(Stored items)

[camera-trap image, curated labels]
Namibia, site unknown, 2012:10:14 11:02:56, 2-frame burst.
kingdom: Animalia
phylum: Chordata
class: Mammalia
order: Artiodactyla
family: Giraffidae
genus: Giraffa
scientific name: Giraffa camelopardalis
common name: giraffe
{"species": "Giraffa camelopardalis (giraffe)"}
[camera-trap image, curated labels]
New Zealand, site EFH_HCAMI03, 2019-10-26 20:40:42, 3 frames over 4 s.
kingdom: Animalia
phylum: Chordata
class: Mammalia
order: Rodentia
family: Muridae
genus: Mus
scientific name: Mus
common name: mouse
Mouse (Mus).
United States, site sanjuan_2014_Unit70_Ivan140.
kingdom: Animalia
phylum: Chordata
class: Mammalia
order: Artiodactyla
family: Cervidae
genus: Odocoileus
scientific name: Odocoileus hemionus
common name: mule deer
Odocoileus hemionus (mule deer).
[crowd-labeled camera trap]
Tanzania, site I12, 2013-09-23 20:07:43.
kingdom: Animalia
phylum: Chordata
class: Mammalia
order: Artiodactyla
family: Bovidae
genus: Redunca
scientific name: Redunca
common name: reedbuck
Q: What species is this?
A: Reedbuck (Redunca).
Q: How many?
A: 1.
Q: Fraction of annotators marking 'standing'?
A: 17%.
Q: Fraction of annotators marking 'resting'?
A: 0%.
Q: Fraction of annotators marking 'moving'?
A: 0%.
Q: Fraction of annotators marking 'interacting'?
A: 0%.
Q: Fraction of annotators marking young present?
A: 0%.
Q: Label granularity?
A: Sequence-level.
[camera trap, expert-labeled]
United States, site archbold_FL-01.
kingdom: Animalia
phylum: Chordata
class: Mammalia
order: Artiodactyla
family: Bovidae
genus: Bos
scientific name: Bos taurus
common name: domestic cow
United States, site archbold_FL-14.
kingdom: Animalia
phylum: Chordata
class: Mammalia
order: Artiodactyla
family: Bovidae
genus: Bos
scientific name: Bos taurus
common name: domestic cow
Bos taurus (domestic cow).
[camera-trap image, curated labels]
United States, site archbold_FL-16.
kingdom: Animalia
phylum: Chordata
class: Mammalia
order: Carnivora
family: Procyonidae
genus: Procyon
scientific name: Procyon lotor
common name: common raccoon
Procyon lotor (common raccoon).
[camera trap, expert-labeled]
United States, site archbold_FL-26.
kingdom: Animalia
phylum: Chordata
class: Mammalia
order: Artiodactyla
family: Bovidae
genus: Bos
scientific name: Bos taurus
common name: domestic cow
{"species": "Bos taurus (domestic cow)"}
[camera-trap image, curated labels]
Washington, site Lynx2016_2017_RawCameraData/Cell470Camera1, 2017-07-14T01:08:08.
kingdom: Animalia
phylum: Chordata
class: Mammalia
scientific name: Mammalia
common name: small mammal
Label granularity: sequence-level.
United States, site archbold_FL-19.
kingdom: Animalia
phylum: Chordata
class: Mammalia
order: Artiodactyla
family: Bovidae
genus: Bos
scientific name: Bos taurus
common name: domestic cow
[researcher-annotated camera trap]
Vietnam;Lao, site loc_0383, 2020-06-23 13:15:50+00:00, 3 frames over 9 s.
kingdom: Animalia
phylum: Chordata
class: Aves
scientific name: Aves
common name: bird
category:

— TASK ITEM —
The answer should contain every line of the data, unchanged.

— SOLUTION —
[camera-trap image, curated labels]
Namibia, site unknown, 2012:10:14 11:02:56, 2-frame burst.
kingdom: Animalia
phylum: Chordata
class: Mammalia
order: Artiodactyla
family: Giraffidae
genus: Giraffa
scientific name: Giraffa camelopardalis
common name: giraffe
{"species": "Giraffa camelopardalis (giraffe)"}
[camera-trap image, curated labels]
New Zealand, site EFH_HCAMI03, 2019-10-26 20:40:42, 3 frames over 4 s.
kingdom: Animalia
phylum: Chordata
class: Mammalia
order: Rodentia
family: Muridae
genus: Mus
scientific name: Mus
common name: mouse
Mouse (Mus).
United States, site sanjuan_2014_Unit70_Ivan140.
kingdom: Animalia
phylum: Chordata
class: Mammalia
order: Artiodactyla
family: Cervidae
genus: Odocoileus
scientific name: Odocoileus hemionus
common name: mule deer
Odocoileus hemionus (mule deer).
[crowd-labeled camera trap]
Tanzania, site I12, 2013-09-23 20:07:43.
kingdom: Animalia
phylum: Chordata
class: Mammalia
order: Artiodactyla
family: Bovidae
genus: Redunca
scientific name: Redunca
common name: reedbuck
Q: What species is this?
A: Reedbuck (Redunca).
Q: How many?
A: 1.
Q: Fraction of annotators marking 'standing'?
A: 17%.
Q: Fraction of annotators marking 'resting'?
A: 0%.
Q: Fraction of annotators marking 'moving'?
A: 0%.
Q: Fraction of annotators marking 'interacting'?
A: 0%.
Q: Fraction of annotators marking young present?
A: 0%.
Q: Label granularity?
A: Sequence-level.
[camera trap, expert-labeled]
United States, site archbold_FL-01.
kingdom: Animalia
phylum: Chordata
class: Mammalia
order: Artiodactyla
family: Bovidae
genus: Bos
scientific name: Bos taurus
common name: domestic cow
United States, site archbold_FL-14.
kingdom: Animalia
phylum: Chordata
class: Mammalia
order: Artiodactyla
family: Bovidae
genus: Bos
scientific name: Bos taurus
common name: domestic cow
Bos taurus (domestic cow).
[camera-trap image, curated labels]
United States, site archbold_FL-16.
kingdom: Animalia
phylum: Chordata
class: Mammalia
order: Carnivora
family: Procyonidae
genus: Procyon
scientific name: Procyon lotor
common name: common raccoon
Procyon lotor (common raccoon).
[camera trap, expert-labeled]
United States, site archbold_FL-26.
kingdom: Animalia
phylum: Chordata
class: Mammalia
order: Artiodactyla
family: Bovidae
genus: Bos
scientific name: Bos taurus
common name: domestic cow
{"species": "Bos taurus (domestic cow)"}
[camera-trap image, curated labels]
Washington, site Lynx2016_2017_RawCameraData/Cell470Camera1, 2017-07-14T01:08:08.
kingdom: Animalia
phylum: Chordata
class: Mammalia
scientific name: Mammalia
common name: small mammal
Label granularity: sequence-level.
United States, site archbold_FL-19.
kingdom: Animalia
phylum: Chordata
class: Mammalia
order: Artiodactyla
family: Bovidae
genus: Bos
scientific name: Bos taurus
common name: domestic cow
[researcher-annotated camera trap]
Vietnam;Lao, site loc_0383, 2020-06-23 13:15:50+00:00, 3 frames over 9 s.
kingdom: Animalia
phylum: Chordata
class: Aves
scientific name: Aves
common name: bird
category:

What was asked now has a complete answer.